Security Event Token
Full Title or Meme
Security Event Token (SET) RFC 8417
Introduction from RFC 8417 Security Event Token (SET).
This specification defines the Security Event Token (SET) data structure. A SET describes statements of fact from the perspective of an issuer about a subject. These statements of fact represent an event that occurred directly to or about a security subject, for example, a statement about the issuance or Revocation of a token on behalf of a subject. This specification is intended to enable representing security- and identity-related events. A SET is a JSON Web Token (JWT), which can be optionally signed and/or encrypted. SETs can be distributed via protocols such as HTTP.
This standard was create by the Security Events Working Group of the IETF: https://datatracker.ietf.org/wg/secevent/about/ who have not determined if they need to do any more or not.
Examples are systems that leverage user-agent session cookies (RFC 6265), and OAuth2 (RFC 6749). In order to prevent or mitigate security risks, or to provide out-of-band information as necessary, these systems need to share security event messages.

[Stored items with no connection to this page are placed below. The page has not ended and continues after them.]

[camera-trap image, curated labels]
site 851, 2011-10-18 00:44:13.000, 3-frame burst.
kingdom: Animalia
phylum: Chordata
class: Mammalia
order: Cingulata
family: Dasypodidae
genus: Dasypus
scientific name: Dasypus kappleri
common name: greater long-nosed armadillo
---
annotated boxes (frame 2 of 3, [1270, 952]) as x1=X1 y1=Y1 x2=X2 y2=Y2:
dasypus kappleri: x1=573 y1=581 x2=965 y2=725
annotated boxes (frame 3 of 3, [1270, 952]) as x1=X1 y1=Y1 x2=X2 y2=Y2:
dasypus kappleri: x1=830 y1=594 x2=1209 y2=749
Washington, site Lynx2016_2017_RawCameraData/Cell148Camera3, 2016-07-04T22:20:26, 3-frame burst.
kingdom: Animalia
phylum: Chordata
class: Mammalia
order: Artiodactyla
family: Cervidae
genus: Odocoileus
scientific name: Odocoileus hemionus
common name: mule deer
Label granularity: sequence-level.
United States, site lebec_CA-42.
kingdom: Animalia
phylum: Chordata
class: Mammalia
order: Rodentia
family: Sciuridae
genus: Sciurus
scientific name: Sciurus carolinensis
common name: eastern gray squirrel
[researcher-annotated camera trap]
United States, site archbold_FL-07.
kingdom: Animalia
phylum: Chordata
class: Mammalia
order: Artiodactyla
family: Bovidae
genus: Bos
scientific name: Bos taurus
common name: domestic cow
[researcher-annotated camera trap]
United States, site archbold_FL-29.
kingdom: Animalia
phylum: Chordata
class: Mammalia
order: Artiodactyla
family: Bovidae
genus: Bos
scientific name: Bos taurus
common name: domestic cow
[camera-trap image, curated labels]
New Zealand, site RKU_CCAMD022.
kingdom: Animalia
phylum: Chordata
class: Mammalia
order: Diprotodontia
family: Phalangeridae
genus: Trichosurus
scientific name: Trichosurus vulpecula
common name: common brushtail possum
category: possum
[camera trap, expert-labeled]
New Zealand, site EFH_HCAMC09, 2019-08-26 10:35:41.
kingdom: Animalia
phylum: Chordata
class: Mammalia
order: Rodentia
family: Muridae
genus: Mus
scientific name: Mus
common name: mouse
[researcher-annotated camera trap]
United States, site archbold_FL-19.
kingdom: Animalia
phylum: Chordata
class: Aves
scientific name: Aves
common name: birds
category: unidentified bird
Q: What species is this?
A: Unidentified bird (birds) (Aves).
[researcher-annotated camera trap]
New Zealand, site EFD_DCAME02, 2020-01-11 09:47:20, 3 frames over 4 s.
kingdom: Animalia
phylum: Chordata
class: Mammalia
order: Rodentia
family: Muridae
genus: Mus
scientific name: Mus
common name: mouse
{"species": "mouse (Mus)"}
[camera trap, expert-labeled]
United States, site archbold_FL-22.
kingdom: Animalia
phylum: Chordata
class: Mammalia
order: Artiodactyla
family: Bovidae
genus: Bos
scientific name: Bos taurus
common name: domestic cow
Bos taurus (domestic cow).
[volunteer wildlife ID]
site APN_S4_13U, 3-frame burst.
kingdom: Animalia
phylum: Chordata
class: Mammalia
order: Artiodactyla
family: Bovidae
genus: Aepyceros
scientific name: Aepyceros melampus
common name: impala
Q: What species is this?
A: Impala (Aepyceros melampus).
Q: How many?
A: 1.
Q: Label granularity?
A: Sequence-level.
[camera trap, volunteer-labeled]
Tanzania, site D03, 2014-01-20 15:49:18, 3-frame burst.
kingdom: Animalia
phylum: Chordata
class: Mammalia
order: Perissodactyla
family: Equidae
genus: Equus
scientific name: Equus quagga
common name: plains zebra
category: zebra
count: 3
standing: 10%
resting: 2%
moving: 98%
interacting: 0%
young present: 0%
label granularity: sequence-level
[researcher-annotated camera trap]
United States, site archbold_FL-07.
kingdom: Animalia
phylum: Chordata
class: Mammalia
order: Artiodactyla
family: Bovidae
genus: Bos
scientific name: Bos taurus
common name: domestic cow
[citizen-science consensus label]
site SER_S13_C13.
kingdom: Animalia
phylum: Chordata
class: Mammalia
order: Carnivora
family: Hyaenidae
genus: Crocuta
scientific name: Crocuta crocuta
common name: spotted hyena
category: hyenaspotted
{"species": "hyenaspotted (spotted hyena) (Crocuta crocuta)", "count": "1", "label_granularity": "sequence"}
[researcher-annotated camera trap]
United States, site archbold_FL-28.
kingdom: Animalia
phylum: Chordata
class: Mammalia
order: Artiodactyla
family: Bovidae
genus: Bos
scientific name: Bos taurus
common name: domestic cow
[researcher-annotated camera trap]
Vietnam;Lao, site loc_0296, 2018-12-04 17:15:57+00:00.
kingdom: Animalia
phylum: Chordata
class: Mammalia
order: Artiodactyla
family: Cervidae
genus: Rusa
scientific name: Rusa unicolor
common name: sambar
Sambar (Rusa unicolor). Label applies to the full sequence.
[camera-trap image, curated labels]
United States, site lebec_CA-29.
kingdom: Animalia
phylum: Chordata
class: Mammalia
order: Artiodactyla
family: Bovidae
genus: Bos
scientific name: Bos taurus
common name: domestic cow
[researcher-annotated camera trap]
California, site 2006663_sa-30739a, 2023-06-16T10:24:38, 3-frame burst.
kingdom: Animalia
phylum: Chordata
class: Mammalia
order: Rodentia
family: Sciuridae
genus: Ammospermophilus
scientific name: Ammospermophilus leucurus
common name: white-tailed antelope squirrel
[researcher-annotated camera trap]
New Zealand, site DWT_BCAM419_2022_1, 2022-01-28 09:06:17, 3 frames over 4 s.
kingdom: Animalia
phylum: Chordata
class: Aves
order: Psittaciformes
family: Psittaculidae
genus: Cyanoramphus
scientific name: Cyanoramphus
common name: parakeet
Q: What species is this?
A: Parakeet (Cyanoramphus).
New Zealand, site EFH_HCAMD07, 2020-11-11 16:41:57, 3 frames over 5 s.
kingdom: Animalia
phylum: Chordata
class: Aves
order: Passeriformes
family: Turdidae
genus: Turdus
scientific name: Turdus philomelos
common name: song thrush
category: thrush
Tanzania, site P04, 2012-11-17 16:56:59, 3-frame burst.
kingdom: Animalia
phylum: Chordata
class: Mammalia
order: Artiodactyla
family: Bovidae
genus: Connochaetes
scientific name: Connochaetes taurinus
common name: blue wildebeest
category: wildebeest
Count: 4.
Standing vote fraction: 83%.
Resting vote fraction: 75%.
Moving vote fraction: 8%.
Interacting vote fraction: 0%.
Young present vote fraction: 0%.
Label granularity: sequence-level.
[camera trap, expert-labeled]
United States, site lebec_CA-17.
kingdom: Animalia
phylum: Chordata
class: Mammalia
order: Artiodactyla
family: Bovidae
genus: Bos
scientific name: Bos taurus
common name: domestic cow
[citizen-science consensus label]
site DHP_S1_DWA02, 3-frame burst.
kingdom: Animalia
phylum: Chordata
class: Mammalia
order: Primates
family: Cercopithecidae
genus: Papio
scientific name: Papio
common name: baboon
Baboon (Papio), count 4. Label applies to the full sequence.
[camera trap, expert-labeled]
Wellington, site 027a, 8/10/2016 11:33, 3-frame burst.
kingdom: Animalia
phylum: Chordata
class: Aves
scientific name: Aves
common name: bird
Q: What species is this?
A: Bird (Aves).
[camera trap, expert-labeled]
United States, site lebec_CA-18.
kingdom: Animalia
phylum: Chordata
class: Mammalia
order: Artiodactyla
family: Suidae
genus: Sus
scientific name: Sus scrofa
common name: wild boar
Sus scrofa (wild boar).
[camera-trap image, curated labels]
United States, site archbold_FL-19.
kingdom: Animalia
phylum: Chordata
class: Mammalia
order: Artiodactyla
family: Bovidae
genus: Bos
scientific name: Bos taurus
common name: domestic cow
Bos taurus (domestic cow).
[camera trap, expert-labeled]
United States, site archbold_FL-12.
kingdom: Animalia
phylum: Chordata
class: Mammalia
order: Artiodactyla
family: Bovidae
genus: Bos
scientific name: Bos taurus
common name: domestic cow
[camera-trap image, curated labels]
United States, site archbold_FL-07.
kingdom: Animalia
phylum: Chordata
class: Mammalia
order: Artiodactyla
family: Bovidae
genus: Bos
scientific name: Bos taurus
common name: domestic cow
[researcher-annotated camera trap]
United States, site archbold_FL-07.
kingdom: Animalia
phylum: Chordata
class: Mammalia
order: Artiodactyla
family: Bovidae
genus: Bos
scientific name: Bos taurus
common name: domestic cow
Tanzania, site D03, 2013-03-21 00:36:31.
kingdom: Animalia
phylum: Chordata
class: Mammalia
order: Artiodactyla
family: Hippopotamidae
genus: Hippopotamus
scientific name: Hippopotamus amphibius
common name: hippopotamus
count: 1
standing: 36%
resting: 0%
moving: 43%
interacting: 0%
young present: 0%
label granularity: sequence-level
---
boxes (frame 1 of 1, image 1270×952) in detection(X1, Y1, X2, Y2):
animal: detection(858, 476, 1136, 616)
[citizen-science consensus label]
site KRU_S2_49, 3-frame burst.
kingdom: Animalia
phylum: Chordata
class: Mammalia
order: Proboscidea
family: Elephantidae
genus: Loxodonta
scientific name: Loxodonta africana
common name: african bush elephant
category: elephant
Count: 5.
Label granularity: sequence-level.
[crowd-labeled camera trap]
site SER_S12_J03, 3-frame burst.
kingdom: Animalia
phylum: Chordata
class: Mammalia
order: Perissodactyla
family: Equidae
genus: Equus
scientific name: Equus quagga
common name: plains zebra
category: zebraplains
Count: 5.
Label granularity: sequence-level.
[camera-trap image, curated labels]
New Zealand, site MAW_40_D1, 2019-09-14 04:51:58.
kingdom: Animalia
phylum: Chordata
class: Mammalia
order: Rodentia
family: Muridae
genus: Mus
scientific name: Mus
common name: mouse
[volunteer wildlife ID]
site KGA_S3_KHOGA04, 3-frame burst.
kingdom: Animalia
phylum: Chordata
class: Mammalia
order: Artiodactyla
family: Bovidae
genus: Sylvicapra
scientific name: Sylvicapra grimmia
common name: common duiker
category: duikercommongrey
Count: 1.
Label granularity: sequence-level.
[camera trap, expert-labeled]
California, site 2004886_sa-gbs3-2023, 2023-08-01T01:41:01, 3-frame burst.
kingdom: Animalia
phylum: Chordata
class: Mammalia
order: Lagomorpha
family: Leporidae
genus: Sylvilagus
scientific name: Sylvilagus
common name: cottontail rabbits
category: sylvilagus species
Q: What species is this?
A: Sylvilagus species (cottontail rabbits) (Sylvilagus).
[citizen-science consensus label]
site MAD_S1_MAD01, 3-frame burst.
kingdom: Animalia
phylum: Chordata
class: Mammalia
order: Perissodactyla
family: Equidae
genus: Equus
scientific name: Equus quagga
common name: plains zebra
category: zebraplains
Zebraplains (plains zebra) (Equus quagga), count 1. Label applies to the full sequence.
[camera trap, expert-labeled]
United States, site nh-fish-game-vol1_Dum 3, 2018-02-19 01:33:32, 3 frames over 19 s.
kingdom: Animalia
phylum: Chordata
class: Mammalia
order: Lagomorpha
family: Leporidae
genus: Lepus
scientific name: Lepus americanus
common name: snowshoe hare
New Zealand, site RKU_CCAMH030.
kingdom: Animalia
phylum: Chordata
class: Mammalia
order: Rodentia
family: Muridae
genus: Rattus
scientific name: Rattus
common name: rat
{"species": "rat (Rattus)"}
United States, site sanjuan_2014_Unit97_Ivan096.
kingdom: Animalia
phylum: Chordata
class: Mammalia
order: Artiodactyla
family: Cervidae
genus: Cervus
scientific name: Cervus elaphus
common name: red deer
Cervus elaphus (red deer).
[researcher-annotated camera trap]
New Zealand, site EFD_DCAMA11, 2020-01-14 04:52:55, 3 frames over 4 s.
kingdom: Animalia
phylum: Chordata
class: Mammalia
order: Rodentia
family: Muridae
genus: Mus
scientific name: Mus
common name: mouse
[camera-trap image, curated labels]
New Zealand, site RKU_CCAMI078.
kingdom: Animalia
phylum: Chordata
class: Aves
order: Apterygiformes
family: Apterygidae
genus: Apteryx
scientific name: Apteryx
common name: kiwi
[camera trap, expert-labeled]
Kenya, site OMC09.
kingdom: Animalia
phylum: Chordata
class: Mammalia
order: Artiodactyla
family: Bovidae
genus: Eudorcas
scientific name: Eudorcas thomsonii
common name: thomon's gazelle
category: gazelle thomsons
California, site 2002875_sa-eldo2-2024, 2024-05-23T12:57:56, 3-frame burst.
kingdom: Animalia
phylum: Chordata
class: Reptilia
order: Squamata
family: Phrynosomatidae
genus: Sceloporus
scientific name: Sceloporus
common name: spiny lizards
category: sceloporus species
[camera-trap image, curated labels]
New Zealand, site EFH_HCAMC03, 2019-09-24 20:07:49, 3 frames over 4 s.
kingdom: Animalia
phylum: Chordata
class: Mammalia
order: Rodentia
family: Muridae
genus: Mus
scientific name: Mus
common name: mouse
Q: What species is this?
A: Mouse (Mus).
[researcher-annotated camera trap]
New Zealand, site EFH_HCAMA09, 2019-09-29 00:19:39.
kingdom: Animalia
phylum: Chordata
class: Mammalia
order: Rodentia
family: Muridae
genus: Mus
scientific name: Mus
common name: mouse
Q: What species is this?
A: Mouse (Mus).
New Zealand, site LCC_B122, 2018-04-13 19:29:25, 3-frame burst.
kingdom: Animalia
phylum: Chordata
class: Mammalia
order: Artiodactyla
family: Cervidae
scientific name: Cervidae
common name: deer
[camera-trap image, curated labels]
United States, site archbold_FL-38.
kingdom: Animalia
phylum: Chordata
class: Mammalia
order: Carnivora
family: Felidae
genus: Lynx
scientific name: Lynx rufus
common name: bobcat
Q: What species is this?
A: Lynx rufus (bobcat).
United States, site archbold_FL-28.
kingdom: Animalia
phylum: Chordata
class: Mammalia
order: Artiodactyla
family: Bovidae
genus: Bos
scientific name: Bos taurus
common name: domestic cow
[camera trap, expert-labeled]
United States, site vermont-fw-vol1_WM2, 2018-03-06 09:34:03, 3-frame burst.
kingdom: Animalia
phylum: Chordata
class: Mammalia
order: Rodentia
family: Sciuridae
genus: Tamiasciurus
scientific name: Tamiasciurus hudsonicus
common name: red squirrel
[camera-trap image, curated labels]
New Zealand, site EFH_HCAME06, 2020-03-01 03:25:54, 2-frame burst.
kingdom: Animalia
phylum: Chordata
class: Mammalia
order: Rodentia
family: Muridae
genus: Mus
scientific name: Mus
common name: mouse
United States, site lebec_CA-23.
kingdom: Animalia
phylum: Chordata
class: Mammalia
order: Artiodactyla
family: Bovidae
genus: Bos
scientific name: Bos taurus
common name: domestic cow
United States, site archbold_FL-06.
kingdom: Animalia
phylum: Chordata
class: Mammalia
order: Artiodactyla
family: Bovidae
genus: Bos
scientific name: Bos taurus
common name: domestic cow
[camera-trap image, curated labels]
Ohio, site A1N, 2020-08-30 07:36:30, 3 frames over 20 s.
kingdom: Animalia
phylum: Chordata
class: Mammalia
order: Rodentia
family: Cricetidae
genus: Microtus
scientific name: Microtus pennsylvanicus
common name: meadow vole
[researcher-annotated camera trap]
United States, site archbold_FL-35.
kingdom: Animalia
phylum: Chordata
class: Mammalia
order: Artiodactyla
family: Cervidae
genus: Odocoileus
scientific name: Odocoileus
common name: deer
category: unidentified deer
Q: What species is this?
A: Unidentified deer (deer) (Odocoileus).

For example, an OAuth authorization server, having received a token revocation request (RFC 7009) may need to inform affected resource servers; a cloud provider may wish to inform another cloud provider of suspected fraudulent use of identity information; an identity provider may wish to signal a session logout to a relying party and does not wish to rely solely upon clearing a session cookie.
Yet another data structure defined by the IETF.